The 411 on Classical Music

Written on 06/21/2025
Amanda Hicok

Classical music tends to carry the reputation of being a dusty, elitist pastime—reserved for powdered wigs, concert halls, and expensive tickets. But scratch the surface, and you'll find a genre bursting with emotional depth, intellectual intrigue, and surprising cultural relevance. It’s less about knowing your Bachs from your Berlioz and more about learning how to listen with curiosity. Like wine or abstract art, classical music doesn’t demand expertise—it rewards attention.

Let’s get one thing straight: “classical music” is a catch-all term. It spans over a millennium, from the medieval chants of Hildegard von Bingen to the minimalist pulse of Philip Glass. The actual "Classical" period was just a sliver of this timeline—roughly 1750 to 1820—featuring composers like Mozart and Haydn. Before that came the grandeur of the Baroque era (hello, Bach and Vivaldi), and after, the drama of Romanticism (cue Tchaikovsky’s heartbreak symphonies). Each period has its own flavor, but they all share a dedication to form, emotion, and something close to magic.

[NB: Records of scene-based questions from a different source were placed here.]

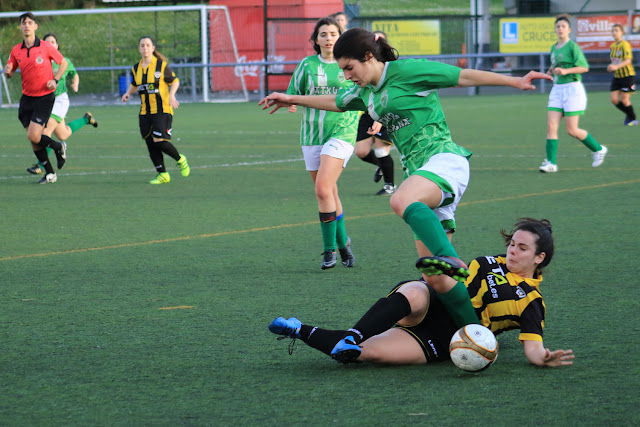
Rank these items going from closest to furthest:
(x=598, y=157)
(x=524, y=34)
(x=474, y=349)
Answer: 1. (x=474, y=349)
2. (x=598, y=157)
3. (x=524, y=34)

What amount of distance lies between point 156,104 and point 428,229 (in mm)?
9455

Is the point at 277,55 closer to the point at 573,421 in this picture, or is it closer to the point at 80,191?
the point at 80,191

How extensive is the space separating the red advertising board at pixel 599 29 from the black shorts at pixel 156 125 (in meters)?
25.4

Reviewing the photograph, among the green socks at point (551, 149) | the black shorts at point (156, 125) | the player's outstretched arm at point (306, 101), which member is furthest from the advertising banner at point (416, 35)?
the player's outstretched arm at point (306, 101)

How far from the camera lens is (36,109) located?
1371 cm

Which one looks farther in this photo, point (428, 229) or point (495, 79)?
point (495, 79)

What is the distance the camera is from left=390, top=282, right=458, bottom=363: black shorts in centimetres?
481

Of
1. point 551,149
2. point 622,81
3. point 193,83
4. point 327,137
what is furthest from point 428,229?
point 193,83

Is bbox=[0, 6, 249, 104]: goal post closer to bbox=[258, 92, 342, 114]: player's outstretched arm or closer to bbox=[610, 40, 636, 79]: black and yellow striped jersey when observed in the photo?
bbox=[610, 40, 636, 79]: black and yellow striped jersey

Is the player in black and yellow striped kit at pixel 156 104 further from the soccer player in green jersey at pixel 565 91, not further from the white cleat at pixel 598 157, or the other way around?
the white cleat at pixel 598 157

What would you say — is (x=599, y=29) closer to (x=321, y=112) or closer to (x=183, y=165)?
(x=183, y=165)

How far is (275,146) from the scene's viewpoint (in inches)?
737

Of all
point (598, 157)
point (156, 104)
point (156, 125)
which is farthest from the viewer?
point (598, 157)

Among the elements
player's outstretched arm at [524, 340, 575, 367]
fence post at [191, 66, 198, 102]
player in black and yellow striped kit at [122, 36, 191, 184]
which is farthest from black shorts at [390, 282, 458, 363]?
fence post at [191, 66, 198, 102]
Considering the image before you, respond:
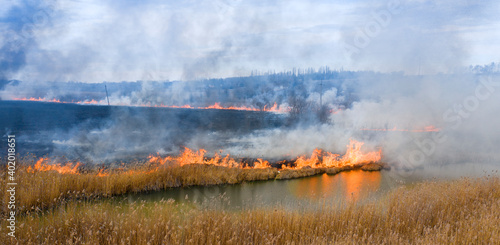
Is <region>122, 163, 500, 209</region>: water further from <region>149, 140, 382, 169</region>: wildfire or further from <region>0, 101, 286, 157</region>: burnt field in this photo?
<region>0, 101, 286, 157</region>: burnt field

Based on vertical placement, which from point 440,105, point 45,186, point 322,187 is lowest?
point 322,187

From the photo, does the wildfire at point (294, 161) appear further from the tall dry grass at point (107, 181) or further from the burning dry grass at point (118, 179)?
the tall dry grass at point (107, 181)

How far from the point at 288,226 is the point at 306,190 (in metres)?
6.46

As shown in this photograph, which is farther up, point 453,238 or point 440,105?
point 440,105

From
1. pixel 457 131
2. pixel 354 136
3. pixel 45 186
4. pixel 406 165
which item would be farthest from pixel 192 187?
pixel 457 131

You don’t need a symphony subscription to get started. In fact, chances are you’ve heard classical music without realizing it. It’s in your favorite movie scores (John Williams is basically Wagner with better lighting), in commercials, and in video games. The eerie strings behind horror scenes? Straight from the Hitchcockian playbook of Bernard Herrmann, who studied classical composition. The emotive swells in fantasy epics? Wagner’s operas were doing that in the 1800s.

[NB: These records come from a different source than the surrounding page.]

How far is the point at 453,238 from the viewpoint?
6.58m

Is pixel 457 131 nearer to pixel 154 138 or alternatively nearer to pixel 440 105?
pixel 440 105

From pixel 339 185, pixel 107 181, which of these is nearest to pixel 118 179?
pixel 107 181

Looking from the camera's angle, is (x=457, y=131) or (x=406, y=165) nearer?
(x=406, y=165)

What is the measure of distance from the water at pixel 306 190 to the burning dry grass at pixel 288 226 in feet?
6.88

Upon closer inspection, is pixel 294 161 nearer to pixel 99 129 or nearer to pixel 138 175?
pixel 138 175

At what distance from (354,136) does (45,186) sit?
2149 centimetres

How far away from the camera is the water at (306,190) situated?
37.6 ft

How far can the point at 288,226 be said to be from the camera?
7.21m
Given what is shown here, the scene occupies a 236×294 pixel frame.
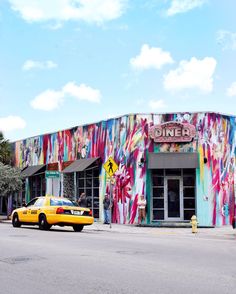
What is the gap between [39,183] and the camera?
34.1 meters

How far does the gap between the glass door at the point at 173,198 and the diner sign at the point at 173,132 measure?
2.11 m

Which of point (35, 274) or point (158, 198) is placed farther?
point (158, 198)

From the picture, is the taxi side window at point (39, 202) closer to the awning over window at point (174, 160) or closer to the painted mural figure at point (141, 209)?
the painted mural figure at point (141, 209)

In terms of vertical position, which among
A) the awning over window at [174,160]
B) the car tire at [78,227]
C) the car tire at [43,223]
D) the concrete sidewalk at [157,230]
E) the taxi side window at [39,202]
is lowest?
the concrete sidewalk at [157,230]

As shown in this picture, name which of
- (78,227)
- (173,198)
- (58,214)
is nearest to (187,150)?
(173,198)

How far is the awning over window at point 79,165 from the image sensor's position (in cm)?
2697

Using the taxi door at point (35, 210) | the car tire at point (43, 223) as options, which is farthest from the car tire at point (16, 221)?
the car tire at point (43, 223)

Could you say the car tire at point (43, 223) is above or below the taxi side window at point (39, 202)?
below

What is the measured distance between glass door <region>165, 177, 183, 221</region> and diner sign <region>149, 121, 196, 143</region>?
83.2 inches

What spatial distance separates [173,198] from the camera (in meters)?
25.2

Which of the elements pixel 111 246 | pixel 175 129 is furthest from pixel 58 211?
pixel 175 129

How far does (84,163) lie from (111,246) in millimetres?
14536

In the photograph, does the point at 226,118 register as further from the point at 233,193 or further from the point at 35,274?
the point at 35,274

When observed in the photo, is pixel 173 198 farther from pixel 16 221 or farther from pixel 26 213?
pixel 16 221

Listening to classical music can be a deeply grounding experience. Unlike the quick-hit dopamine of pop, classical compositions often unfold slowly—building tension, layering harmonies, teasing resolutions. This kind of listening can feel like mental exercise. You start to hear patterns. You begin to anticipate crescendos. It’s like decoding an emotional language spoken through sound. And once your ear adjusts, it becomes oddly addictive.

If you're new, try easing in with “gateway” pieces. Beethoven’s Moonlight Sonata is both haunting and accessible. Tchaikovsky’s Swan Lake is practically dripping with drama. Clara Schumann, often overshadowed by her husband Robert, wrote piano works with extraordinary intimacy and flair. Or explore composers of color like Florence Price, whose symphonies blend European traditions with African American spirituals. The canon is expanding—and it should.



For centuries, classical music was dominated by white men in powdered wigs. That’s changing. Contemporary classical includes boundary-pushing artists like Missy Mazzoli, whose operas use synthesizers, and Tan Dun, who composed for both the concert hall and Crouching Tiger, Hidden Dragon. There are orchestras today that perform barefoot, use digital visuals, and encourage audiences to clap between movements (gasp!). This isn’t your grandma’s string quartet.

So why does classical music still matter? Because it teaches us how to feel with complexity. Because it reminds us that human emotion transcends time and language. And because, at its best, it gives us room to pause, breathe, and think deeply. In a world hooked on speed and simplicity, that’s a small rebellion.